Task to carry out:
Under this line are the records; write out word for word the part that begins at the line containing "TIBCO Increases Conversion" and ends at the line containing "Aristoteles (384-322 vC)", and no more.

***** Data provided

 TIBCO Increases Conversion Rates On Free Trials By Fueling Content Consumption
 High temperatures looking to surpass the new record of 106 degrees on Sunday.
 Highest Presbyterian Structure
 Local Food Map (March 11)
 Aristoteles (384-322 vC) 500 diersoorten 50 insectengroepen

**********
***** Data provided

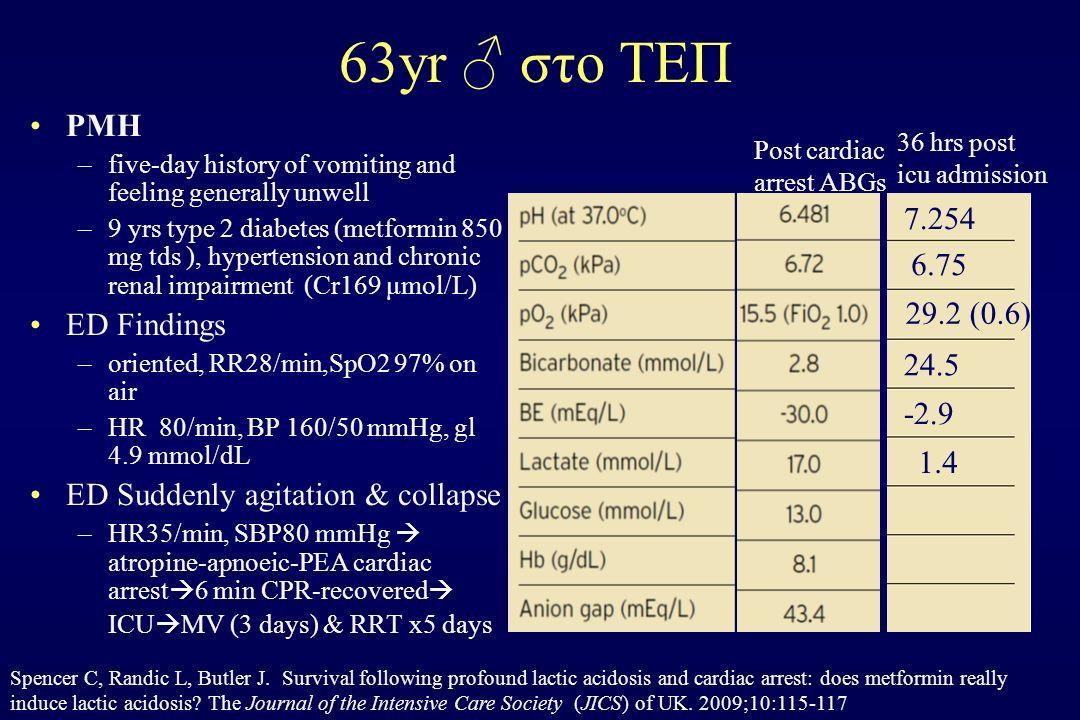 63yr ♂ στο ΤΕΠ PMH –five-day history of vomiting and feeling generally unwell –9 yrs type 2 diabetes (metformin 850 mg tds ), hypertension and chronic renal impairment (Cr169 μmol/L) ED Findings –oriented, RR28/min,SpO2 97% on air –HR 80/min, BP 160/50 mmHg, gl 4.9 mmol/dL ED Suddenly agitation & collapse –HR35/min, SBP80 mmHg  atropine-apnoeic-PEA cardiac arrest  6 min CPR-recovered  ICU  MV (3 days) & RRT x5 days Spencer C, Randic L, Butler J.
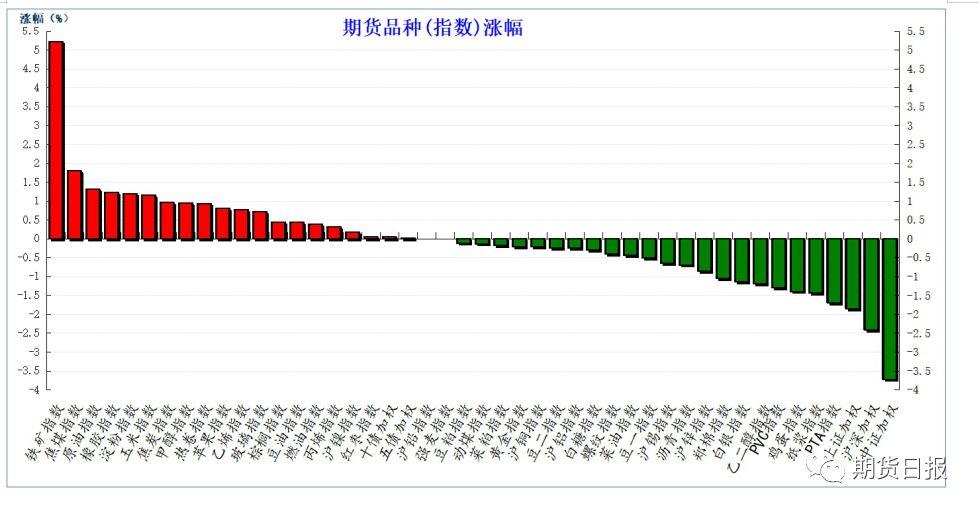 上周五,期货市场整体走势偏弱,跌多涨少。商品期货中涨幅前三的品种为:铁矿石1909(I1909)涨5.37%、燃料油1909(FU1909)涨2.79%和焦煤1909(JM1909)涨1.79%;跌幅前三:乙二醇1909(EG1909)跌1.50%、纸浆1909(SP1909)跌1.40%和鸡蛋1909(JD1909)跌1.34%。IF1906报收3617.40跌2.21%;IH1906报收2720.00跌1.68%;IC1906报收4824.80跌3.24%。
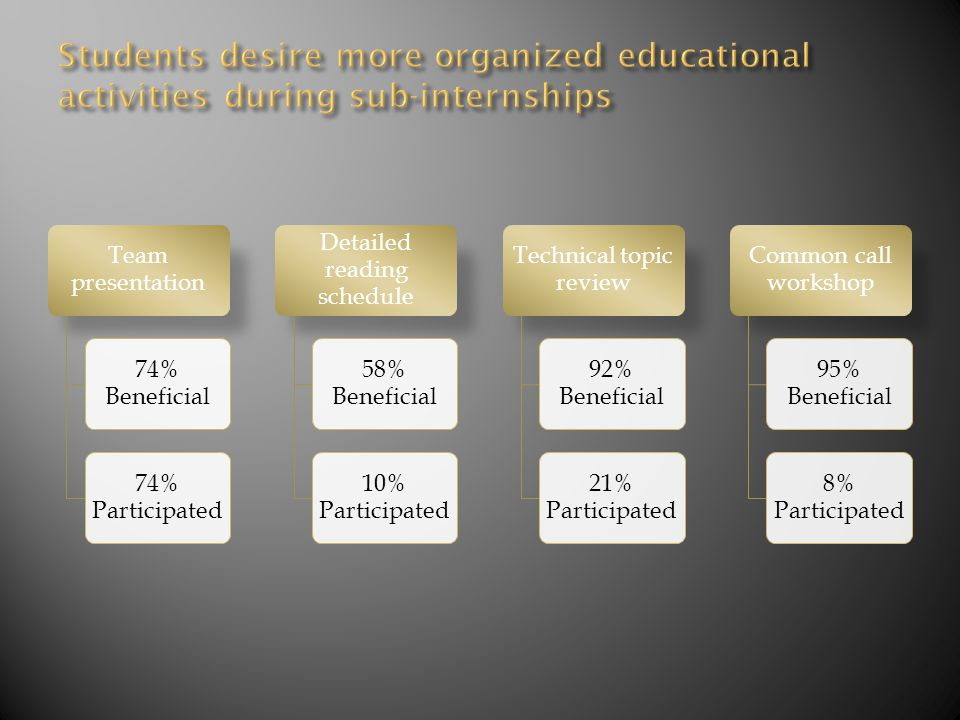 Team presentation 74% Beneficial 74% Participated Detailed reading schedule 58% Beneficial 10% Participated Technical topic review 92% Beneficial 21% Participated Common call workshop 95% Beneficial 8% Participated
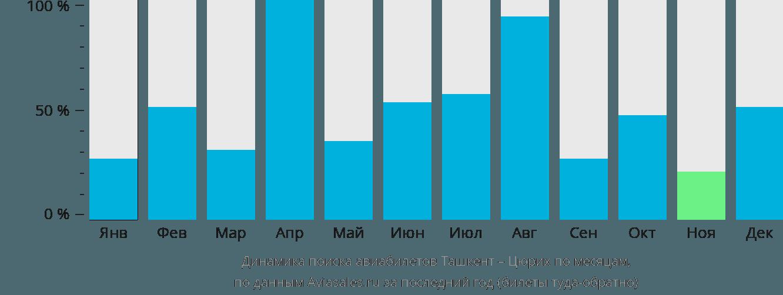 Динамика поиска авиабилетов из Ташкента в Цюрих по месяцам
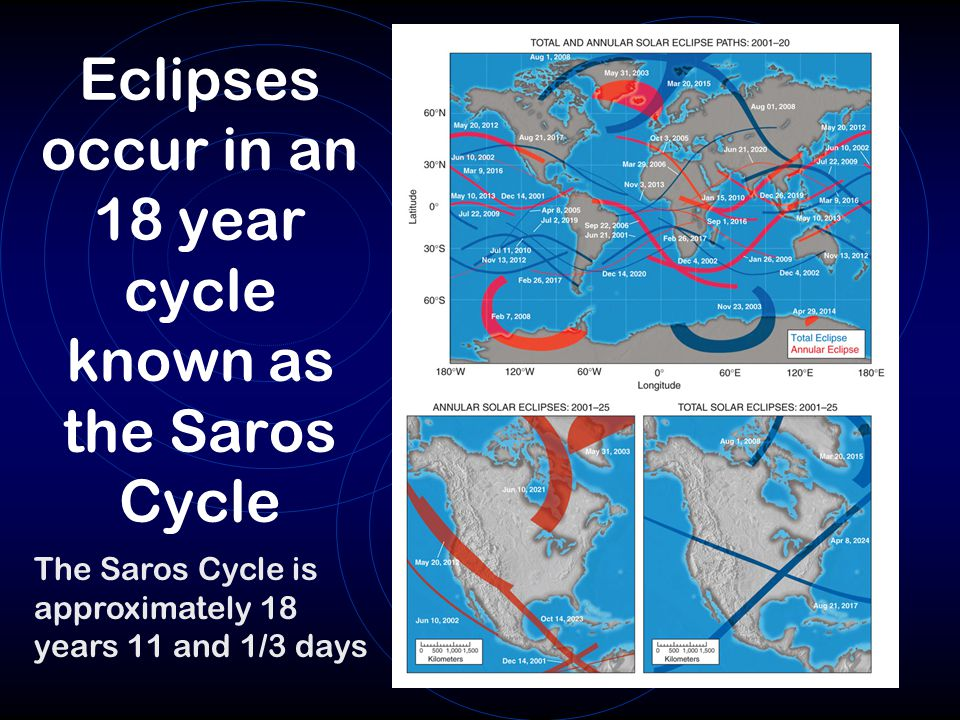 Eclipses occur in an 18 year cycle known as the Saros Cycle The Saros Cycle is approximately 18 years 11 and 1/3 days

**********
***** Data provided

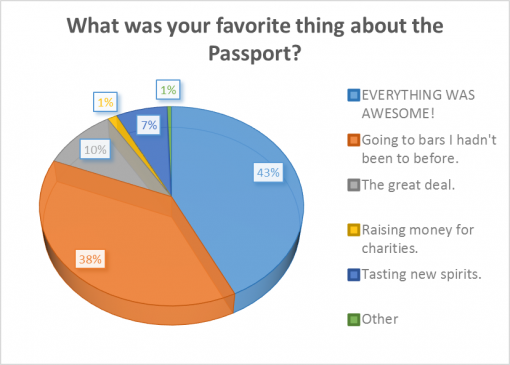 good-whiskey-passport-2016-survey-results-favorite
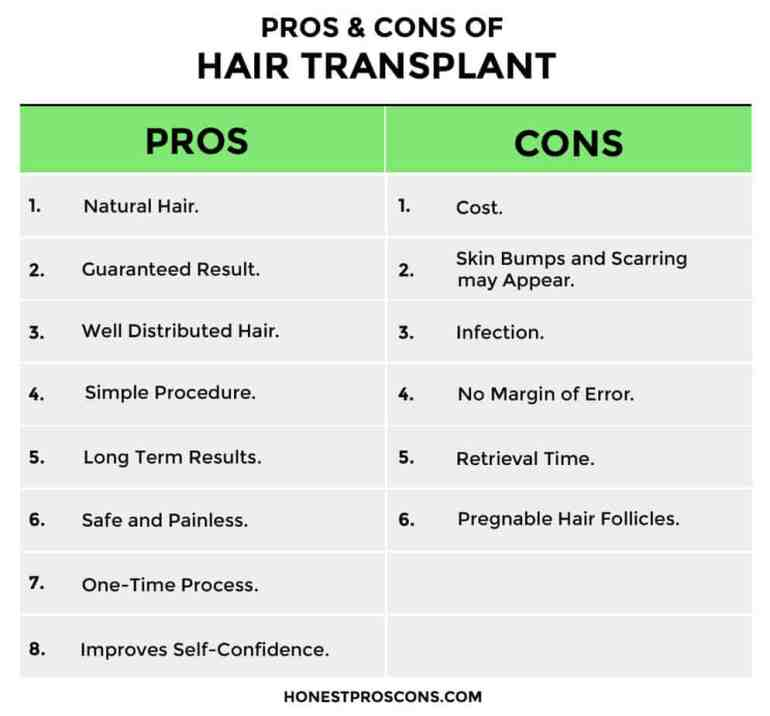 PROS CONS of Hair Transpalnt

**********

Completed task:
 TIBCO Increases Conversion Rates On Free Trials By Fueling Content Consumption
 High temperatures looking to surpass the new record of 106 degrees on Sunday.
 Highest Presbyterian Structure
 Local Food Map (March 11)
 Aristoteles (384-322 vC) 500 diersoorten 50 insectengroepen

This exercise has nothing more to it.